Each metric in the WebUI has a tooltip icon beside the label. Hovering over the icon will show a brief explanation of what the data means. Since the WebUI and downloadable report use the same metrics, you can also refer to the chart below for additional definitions. The labels in the WebUI and downloadable report are named similarly for consistency.
What do the colored values on the WebUI indicate?
Vectra has defined thresholds for certain data points in the WebUI based on their importance and the likelihood of impacting system functionality. Red or yellow indicators suggest potential issues that should be reviewed with your Vectra CSM or Account team. The thresholds for these metrics are based on rules of thumb and best practices but should not be considered absolutes. If in doubt, please contact Vectra for advice.
Yellow indicates a warning level - depending on your configuration and network, it may or may not be possible or necessary to eliminate all yellow warnings.
Red indicates a critical level - it is recommended to address issues in these areas.
Who should I contact with questions regarding the WebUI/Report data?
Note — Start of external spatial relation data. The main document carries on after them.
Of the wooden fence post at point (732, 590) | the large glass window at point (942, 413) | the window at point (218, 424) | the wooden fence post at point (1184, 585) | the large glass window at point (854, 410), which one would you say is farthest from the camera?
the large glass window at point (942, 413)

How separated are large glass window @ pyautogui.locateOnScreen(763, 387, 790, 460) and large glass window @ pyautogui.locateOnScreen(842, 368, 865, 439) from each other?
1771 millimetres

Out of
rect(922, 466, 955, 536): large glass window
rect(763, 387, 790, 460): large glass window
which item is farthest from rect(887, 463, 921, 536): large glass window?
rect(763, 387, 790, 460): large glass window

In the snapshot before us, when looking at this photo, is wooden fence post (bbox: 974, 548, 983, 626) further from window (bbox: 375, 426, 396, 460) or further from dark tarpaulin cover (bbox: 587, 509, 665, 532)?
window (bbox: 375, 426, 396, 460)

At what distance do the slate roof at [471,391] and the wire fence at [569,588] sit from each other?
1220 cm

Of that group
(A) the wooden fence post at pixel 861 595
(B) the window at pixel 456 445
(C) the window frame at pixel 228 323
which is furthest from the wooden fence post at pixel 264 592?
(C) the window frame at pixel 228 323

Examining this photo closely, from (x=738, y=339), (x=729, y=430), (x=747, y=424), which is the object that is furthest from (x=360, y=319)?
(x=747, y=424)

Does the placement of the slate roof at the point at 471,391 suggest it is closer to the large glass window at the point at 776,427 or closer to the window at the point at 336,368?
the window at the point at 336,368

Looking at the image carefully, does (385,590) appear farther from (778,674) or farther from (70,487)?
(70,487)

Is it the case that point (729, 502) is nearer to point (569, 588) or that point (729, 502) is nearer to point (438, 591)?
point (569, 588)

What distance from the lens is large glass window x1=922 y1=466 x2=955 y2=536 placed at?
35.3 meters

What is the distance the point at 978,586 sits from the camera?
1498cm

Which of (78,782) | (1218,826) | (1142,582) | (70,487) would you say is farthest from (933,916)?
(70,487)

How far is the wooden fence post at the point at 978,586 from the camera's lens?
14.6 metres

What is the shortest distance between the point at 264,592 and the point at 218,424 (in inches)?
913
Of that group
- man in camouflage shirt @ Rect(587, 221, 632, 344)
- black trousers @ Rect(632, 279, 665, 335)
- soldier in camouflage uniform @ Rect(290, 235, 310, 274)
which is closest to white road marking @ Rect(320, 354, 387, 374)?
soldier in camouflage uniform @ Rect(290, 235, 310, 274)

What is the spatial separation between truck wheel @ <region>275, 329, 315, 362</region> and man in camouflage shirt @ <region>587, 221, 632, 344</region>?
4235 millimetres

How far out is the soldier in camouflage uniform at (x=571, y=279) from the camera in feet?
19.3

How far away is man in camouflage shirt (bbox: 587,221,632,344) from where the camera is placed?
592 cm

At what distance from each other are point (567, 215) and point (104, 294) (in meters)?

Your Vectra CSM or Account team is available and happy to help with any questions you may have.
Overview
Enhanced Network Traffic Validation allows customers to see information related to the network traffic observed by Sensors paired to the Brain. This information is used to determine if the network traffic being observed meets quality standards required for detection and further processing. ENTV analyzes the network traffic Sensors are monitoring and reports statistics over a selectable time range in the past 24 hours.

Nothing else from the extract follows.